Instructions =>
A. According to the book review, how many encounters with Maggie does the memoir present?
B. Output the part of the book review that starts at "This is a memoir" and runs through "you question yourself.", copied word for word.

Text extract =>

This is a memoir with a difference: seventeen encounters with Maggie at different ages, in different locations, reveal to us a whole life in a series of tense, visceral snapshots. Spare, elegant and utterly candid, it is a book to make you question yourself.
I Am I Am I Am is as shocking as it is inviting. Maggie O’Farrell documents these near-death experiences with what feels like third person narration, separating herself from them so she can accurately describe the events and how they unfolded, whilst also being able to remember and articulate exactly how she felt at the time and how it then affected her life afterwards.
This memoir is intimate, and whilst it is compact enough to read in one sitting, the reader walks away from it feeling like they’ve been punched.
Maggie opens the book with a chapter about her narrow escape from a rapist and murderer:
“On the path ahead, stepping out from behind a boulder, a man appears…I passed him earlier, further down the glen. We greeted each other…he has been waiting for me: he has planned this whole thing, carefully, meticulously, and I have walked into his trap.”

Given information =>
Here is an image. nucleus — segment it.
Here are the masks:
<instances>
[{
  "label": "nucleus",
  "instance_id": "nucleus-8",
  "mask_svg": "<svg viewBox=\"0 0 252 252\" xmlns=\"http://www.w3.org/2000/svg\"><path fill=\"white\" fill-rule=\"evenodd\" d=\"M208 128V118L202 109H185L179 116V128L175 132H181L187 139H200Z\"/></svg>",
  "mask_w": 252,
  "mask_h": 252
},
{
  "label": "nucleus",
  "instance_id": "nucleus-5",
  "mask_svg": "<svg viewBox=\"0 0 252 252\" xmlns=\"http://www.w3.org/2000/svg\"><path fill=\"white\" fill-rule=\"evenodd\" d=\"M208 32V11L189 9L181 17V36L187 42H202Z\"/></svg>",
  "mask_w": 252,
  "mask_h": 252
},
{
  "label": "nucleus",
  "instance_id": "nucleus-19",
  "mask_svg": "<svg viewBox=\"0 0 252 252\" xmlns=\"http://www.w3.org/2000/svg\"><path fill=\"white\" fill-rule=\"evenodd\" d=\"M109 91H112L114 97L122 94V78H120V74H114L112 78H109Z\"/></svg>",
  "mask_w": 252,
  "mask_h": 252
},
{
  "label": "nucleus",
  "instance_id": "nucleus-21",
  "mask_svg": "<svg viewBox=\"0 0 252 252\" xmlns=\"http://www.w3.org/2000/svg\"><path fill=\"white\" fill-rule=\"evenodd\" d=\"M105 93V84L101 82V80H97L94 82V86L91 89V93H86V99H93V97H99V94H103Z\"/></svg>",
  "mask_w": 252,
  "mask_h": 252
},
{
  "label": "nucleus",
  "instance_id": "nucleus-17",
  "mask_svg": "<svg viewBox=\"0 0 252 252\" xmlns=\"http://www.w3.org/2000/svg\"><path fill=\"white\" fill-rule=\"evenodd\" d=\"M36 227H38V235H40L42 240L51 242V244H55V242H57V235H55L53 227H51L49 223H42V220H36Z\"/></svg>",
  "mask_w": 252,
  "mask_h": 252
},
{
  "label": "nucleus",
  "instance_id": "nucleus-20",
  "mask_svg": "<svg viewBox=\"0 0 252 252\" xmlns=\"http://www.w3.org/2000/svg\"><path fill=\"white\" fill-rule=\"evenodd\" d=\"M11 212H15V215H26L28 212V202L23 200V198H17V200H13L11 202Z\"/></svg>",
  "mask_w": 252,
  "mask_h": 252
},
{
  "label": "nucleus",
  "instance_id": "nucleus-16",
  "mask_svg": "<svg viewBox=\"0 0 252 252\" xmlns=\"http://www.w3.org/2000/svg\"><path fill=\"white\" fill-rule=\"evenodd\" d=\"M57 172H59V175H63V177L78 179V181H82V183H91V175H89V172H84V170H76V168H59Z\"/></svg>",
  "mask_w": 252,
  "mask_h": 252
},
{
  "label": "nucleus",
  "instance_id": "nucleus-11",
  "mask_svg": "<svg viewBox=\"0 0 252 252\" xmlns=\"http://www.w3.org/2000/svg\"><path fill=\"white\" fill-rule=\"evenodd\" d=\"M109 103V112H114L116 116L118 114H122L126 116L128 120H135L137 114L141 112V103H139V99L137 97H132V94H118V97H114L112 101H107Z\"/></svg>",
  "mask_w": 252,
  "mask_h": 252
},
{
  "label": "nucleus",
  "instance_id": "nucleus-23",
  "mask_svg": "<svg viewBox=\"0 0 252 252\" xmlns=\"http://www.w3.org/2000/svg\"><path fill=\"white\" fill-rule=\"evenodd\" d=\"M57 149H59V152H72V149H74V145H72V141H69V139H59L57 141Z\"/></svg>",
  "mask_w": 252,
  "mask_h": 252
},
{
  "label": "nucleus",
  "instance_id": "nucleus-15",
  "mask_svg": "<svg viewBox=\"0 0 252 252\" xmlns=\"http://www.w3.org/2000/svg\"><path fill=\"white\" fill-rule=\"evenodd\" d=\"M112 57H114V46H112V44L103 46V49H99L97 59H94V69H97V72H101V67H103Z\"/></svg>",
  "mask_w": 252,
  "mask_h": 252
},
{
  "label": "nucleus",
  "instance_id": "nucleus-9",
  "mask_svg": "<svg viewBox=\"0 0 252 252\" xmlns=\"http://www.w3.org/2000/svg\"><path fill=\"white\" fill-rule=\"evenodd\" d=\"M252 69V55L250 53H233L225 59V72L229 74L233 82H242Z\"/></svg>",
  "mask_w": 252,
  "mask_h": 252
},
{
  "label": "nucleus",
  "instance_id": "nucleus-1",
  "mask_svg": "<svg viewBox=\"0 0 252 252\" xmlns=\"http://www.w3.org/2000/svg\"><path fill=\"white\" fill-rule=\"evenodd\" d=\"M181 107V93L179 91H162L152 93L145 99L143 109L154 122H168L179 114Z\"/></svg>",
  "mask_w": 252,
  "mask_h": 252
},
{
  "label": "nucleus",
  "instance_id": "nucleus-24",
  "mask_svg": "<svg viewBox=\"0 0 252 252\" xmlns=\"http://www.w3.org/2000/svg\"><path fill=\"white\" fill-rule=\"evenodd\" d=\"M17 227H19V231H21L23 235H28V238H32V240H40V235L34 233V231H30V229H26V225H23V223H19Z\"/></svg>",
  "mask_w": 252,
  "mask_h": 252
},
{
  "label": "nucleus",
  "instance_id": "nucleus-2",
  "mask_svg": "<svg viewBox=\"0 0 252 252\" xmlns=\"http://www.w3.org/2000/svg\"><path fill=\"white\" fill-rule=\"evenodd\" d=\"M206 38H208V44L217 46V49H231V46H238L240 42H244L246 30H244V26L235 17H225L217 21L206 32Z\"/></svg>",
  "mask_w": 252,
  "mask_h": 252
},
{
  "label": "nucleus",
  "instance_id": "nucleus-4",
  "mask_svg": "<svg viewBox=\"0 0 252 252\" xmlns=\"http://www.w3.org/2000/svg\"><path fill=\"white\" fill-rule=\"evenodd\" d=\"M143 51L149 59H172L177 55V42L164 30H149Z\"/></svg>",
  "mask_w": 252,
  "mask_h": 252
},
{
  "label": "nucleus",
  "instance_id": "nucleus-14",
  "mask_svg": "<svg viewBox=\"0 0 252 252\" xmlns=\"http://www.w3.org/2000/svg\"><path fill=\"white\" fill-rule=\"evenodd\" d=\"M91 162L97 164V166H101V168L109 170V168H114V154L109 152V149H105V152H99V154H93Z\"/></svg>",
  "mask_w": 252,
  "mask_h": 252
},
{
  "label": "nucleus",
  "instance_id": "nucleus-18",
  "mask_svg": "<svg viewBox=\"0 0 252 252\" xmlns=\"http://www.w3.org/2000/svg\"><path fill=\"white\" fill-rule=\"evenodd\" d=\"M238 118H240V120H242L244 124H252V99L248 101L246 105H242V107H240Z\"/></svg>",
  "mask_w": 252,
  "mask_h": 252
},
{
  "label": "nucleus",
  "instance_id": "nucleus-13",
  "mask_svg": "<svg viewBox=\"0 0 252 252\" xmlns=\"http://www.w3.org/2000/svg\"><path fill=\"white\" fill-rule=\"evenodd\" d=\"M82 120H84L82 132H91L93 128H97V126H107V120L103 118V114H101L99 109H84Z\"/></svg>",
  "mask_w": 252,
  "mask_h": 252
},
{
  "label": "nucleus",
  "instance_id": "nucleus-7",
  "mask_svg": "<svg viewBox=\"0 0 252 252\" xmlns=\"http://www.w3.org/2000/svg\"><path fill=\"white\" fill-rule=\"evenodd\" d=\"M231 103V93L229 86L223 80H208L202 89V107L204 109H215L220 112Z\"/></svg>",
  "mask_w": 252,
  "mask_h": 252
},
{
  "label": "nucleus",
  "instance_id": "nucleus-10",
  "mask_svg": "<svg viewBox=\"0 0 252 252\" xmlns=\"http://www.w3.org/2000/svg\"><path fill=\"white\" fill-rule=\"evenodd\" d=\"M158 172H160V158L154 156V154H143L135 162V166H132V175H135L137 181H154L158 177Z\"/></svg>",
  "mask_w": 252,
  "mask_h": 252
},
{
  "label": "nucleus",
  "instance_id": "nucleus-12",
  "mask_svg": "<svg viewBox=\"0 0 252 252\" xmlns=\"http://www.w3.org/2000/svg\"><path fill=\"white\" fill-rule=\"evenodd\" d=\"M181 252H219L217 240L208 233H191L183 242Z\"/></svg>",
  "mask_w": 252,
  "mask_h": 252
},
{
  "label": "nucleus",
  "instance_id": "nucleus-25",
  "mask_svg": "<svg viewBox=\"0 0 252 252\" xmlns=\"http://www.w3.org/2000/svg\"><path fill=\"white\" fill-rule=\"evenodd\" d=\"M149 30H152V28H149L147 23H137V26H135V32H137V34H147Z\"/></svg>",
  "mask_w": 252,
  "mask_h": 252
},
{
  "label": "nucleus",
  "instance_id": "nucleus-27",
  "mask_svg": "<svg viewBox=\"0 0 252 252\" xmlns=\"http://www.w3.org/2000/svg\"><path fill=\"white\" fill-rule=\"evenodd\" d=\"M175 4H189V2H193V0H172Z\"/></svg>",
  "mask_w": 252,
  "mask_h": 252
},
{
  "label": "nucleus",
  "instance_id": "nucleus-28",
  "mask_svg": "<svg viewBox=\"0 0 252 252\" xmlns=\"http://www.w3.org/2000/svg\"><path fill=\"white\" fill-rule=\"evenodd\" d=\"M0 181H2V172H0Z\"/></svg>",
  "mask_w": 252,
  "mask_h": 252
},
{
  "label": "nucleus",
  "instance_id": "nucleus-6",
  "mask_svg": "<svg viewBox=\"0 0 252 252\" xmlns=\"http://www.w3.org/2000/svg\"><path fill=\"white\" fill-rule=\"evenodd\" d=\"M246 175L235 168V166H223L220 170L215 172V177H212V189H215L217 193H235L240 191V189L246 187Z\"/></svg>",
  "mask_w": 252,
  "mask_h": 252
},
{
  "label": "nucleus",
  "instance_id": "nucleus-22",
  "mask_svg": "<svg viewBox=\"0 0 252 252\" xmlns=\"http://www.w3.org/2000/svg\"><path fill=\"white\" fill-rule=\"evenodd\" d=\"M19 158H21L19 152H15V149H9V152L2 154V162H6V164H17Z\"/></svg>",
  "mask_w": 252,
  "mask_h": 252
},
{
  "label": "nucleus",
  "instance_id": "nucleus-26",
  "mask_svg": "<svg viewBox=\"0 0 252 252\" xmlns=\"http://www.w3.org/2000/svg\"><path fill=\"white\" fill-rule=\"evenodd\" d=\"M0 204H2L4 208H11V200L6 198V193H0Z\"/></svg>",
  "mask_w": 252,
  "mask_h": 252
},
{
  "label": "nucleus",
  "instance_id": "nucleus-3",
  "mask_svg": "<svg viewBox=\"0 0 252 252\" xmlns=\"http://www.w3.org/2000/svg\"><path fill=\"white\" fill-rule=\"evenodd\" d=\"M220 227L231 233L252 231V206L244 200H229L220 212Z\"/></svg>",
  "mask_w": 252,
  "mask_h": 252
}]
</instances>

Solutions per task =>
A. Seventeen.

B.
This is a memoir with a difference: seventeen encounters with Maggie at different ages, in different locations, reveal to us a whole life in a series of tense, visceral snapshots. Spare, elegant and utterly candid, it is a book to make you question yourself.